On the left, an Instax Mini photo. On the right, a Polaroid photo.

On the left, an Instax Mini photo. On the right, a Polaroid photo.

Considering the traditional aspects of true instant photography

People enjoy instant cameras because of its instantaneous quality: you can enjoy a physical picture within five minutes after pressing the shutter button. Does the experience of seeing a picture develop right before your eyes make you feel excited? Fujifilm, with its Instax films score points here. Unlike Polaroid Originals films, Instax films do not fear light. You won’t have to protect them from light as soon as they are ejected from the device. You’ll be able to watch the development process and see your pictures come to life within five minutes. On the other hand, Polaroid Originals suggests you protect your pictures from sunlight as soon as possible and let them develop for 30 to 40 minutes (for color films).

The artistic and creative considerations

What do you expect from your images? Do you want the rendering to be as close as possible to what you see?
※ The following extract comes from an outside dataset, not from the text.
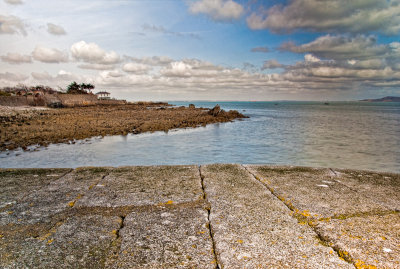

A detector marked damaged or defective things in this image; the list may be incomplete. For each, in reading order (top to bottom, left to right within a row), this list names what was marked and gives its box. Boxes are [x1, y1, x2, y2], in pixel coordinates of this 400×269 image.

cracked concrete quay [0, 164, 398, 266]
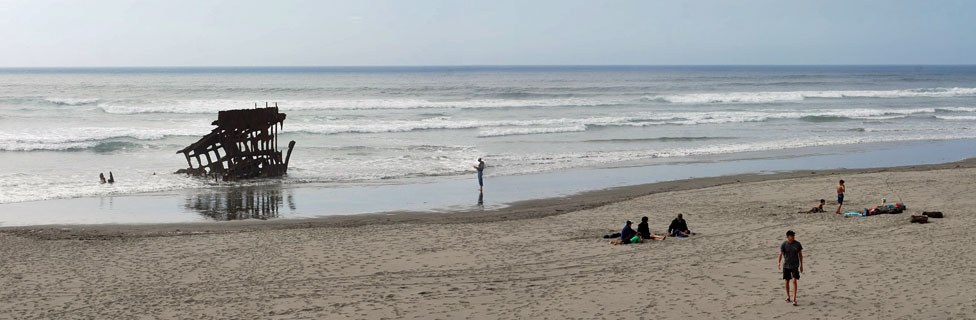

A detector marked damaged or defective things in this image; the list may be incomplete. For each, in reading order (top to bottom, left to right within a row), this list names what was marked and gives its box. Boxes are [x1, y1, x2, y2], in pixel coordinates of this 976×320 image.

rusted metal shipwreck [177, 105, 296, 180]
Or would you prefer the result to have colors that are slightly off, with random effects?
If you are looking for a clean and faithful rendering, for a use that could be described as documenting, Instax films is your best option. On the other hand, if you want to create images that are subject to saturation effects, color dominance, irregularities, you should go for Impossible films. An important point: as of today, Impossible Project is the only one to offer black and white films. All Instax films are color films. Impossible also has a bunch of limited special editions films with cyan or yellow and black tones… and more.

The picture “frame” itself should also come into consideration: you can stick to the traditional white frame, or venture into more original horizons: gold, black, colored, or textured edges with snake or leopard skins… you have an extensive choice at Polaroid Originals, with all types of nuances, ranging from sober designs to kitsch. Instax also offers options, such as films with different multicolored edges, but their range is a little less extensive than that of Polaroid Originals.

Black & White, monochrome films can be found in both Fujifilm's and Polaroid Originals' product lines.

Black & White, monochrome films can be found in both Fujifilm’s and Polaroid Originals’ product lines.

As you probably figured out by reading this article, when it comes to instant photography, choosing the film that suits you best should come before deciding what camera to get.

If you are not able to test both films to get an idea, and you have to choose between Instax and Impossible, try to define, from the points explained above, which are most important to you. Which approach best suits your expectations?

The strengths and weaknesses of each film, in regards to the different angles of approach, should help you make the right choice.